A. J. Hudson
A. J. Hudson is a JD candidate at Yale Law School and a recent master's graduate of the Yale School of the Environment. He is passionate about science education, nature photography, and environmental communication that reaches the broadest audience possible. His research agenda is deeply interested in the intersection of neotropical ecological management and climate change policy with environmental and social justice for minorities, historically colonized or enslaved, and recently contacted indigenous people of Latin America and the Caribbean.

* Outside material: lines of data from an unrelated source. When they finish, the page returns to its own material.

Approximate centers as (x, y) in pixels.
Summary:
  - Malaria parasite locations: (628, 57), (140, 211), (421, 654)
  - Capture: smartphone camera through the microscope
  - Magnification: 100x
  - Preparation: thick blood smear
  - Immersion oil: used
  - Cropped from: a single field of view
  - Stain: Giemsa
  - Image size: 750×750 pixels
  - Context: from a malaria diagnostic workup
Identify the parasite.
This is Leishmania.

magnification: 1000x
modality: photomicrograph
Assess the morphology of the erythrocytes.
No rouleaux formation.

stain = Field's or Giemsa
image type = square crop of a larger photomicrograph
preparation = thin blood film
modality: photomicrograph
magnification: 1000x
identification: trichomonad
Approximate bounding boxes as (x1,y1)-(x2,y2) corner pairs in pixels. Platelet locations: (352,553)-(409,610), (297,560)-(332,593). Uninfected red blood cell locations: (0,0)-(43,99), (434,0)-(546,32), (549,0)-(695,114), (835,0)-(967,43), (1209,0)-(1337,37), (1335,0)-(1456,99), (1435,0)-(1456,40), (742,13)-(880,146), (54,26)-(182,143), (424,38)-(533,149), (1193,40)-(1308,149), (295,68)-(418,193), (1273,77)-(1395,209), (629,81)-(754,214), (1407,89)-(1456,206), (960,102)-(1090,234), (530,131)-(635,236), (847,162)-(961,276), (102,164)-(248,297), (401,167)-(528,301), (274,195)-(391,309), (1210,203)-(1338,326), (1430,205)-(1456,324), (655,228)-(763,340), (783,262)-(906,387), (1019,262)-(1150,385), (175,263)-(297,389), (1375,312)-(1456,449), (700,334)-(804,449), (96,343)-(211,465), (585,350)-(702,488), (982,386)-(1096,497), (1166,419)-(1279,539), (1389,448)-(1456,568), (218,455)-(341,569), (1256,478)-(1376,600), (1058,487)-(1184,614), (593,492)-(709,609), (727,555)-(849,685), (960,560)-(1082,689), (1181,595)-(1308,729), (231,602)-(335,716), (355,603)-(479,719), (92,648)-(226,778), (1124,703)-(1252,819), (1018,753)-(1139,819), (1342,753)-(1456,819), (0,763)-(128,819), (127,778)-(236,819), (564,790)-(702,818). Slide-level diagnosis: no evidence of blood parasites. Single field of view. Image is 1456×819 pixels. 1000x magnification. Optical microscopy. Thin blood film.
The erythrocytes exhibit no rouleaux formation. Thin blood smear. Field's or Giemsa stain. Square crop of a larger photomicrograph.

He received his B.A. from Columbia University with a Major in Psychology focusing on Environmental Decision Making and Behavioral Ecology. He also attained an M.A. in Teaching Science from Relay Graduate School of Education during his teaching career as a public high school science teacher. In his time at Yale A. J. has completed field research projects in urban ecology concerning climate change resilience and hurricane response in San Juan, Puerto Rico as well as animal behavior studies around the effects of pollution in the rainforests of Gamboa, Panama.
AJ wrote his mixed-methods master's thesis on Ecuador’s hyper-biodiverse Yasuni National Park, featuring an ecological study on tropical forest dynamics while also exploring the role of oil drilling in rainforest deforestation and the impacts of this oil exploration and resource exploitation on the indigenous people who live within the park’s boundaries. His current research and clinical projects concern creating a legal understanding of climate change-driven migration in Latin American and the Caribbean, and an ethnography concerning Puerto Rican experiences of the federal failures of Hurricane Maria in Puerto Rico.